Martin Woodward on Diving
Wartime wrecks, I’ve found quite a few of those. The most significant ones are the ‘Mendi’, you know the ‘Mendi’, you’ve heard about the ‘Mendi’. That’s the one off of St Catherine’s that Prime Minister Theresa May has just presented the bell to the President of South Africa.
We’ve got a lot of stuff … I found that back in 1974 and identified it and unravelled this story about how 646 black South Africans troops drowned just off the Isle of Wight and none of us knew about it.
I mean I researched all the wrecks, and this had obviously been covered up for propaganda and apartheid type reasons and no one knew about it.
It’s half the loss of the Titanic off our Island here and no one knew about it, not even me and I’d researched hundreds of wrecks off here.

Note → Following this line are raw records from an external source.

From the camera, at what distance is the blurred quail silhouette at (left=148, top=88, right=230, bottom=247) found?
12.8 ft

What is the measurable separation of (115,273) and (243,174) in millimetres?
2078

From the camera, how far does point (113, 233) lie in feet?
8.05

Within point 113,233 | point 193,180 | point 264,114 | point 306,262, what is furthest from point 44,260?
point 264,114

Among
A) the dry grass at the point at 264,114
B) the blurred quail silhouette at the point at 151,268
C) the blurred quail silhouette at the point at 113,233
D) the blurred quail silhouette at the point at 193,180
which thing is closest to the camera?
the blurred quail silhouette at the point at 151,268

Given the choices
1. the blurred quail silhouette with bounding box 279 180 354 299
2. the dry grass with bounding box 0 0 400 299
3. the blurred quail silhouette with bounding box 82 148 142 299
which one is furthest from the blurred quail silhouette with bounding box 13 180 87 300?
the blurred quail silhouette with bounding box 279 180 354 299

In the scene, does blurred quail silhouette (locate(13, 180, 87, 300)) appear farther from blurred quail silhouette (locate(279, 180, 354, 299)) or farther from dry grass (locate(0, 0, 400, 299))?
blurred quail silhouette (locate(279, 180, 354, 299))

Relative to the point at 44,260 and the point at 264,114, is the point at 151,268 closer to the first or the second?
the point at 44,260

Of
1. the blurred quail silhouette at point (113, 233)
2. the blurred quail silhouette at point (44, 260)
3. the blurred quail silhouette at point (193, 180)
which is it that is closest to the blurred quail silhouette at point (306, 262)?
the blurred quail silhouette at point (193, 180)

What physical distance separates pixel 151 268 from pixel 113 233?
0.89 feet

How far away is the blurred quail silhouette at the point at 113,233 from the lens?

The name had never flagged up and when I found out what it was, I was absolutely dumbstruck that all this loss of life had occurred, February 1917, just off our shores.
A tragic story, we’ve got a big story about that in the Museum and I’m actually going down … there’s a famous story about the ‘Mendi’, that as the ship was sinking, it sank in 20 minutes, it was rammed by another ship, it wasn’t mined or torpedoed.
It was rammed by a bigger ship called the ‘Darro’ and it sank in 20 minutes and all these black South Africans, they’d never seen the sea before, they were all from the townships of Soweto and South African townships and they were all drowning and crying, and this other ship did nothing to try and help.
Fortunately, there some other ships in the area that came and helped, and this Reverend Wauchope who was with them got them all on deck as the ship was going down to do the death dance. He said, “We die like brothers, we came here to die for our country and help with the War effort and we’ll die like brothers” the Zulus and the other tribes there and they took of their shoes and did the death dance on the deck as it went under.